Bipartisan Legislation introduced to combat Sexual Harassment
U.S. Senator Tammy Baldwin recently helped introduce new, bipartisan legislation that would overhaul the current process that victims of harassment and discrimination in Congress must go through when reporting a claim.
The bipartisan Congressional Harassment Reform Act, led by Senator Kirsten Gillibrand (D-NY), would bring transparency and accountability to the current process by extending protections to interns and fellows, eliminating forced mediation, ending the current required secrecy in the process by allowing victims to speak publicly about their case, requiring Members of Congress found personally liable for harassment to pay settlements out of their own pockets, and improving systems to address harassment and discrimination in Congress.
“We need to make major changes here in Congress and get our house in order.
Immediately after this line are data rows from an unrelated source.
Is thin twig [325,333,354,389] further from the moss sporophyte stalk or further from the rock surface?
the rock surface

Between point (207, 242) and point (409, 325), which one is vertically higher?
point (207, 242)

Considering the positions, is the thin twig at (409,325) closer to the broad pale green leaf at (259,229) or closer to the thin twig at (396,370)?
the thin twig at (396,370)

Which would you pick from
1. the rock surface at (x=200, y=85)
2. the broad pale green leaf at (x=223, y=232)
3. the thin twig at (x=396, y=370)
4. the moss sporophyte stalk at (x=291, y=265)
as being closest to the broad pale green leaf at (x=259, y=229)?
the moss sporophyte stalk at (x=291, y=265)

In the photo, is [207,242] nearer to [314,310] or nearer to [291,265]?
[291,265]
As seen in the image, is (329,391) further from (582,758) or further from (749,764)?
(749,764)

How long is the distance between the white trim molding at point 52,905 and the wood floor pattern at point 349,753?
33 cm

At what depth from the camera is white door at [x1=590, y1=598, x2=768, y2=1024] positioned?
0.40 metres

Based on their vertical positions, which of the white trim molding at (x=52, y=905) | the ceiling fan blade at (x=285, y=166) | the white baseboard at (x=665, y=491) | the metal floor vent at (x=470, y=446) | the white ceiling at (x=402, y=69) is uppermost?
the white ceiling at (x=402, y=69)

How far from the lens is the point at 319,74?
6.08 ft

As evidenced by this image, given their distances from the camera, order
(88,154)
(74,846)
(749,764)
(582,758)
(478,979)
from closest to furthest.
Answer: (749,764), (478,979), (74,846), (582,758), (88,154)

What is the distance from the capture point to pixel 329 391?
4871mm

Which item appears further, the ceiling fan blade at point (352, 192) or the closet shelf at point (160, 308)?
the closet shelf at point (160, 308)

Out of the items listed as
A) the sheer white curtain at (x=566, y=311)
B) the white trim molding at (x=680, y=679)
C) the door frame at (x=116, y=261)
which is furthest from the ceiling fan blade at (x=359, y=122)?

The current process for victims of sexual harassment or discrimination on Capitol Hill is difficult to navigate and lacks transparency,” said Senator Baldwin. “This needs to change and Senator Gillibrand’s bipartisan legislation will reform the current process so it works better for victims and provides more transparency to the public.”
Specifically, the Congressional Harassment Reform Act:
- Extends protections against harassment and discrimination to interns and fellows.
- Requires everyone working on Capitol Hill, including Members, to undergo training on harassment and discrimination.
- Changes the name of the Office of Compliance (OOC) to the Office of Congressional Workplace Rights.
- Puts victims in the driver’s seat by allowing them to choose how to resolve their complaint (e.g. counseling and mediation are both no longer mandatory) and protecting their option to discuss their claim publicly.
- Establishes a Confidential Advisor to consult, on a confidential basis, with any employee who has alleged harassment or discrimination; and assist any employee who has an allegation under Title IV in understanding the procedures, and the significance of the procedures.
- Gives OOC’s General Counsel the authority to conduct interviews and gather evidence regarding complaints of covered harassment and discrimination filed under this section, including interviews with former employees.
- Allows individuals to work remotely without penalty throughout proceedings.
Improves tracking of complaints and procedures by implementing an online platform.
- Requires that if a Member of Congress is found to be personally liable for harassment or discrimination, they will be responsible for the cost of any settlement.
- Requires that if a Member of Congress is found to be personally liable for harassment or discrimination, any settlement must be approved by the Senate or House Ethics Committee.
- Requires that all settlements will be publicly disclosed unless the victims choose to keep them private.
- Requires offices to post notices with information about employees’ rights and how to contact the Office of Compliance.
- Provides for a climate survey to identify the pervasiveness of the problem and what gaps continue to exist in its resolution.
In addition to Senator Baldwin, the following Senators are original cosponsors of the legislation: Ted Cruz (R-TX), Joni Ernst (R-IA), Dianne Feinstein (D-CA), Lisa Murkowski (R-AK), Lindsey Graham (R-SC), John Cornyn (R-TX), Claire McCaskill (D-MO), Jeanne Shaheen (D-NH), Rob Portman (R-OH), Richard Blumenthal (D-CT), Mazie Hirono (D-HI), Elizabeth Warren (D-MA), Cory Booker (D-NJ), Cory Gardner (R-CO), Dan Sullivan (R-AK), Maggie Hassan (D-NH), Kamala Harris (D-CA), and Catherine Cortez Masto (D-NV).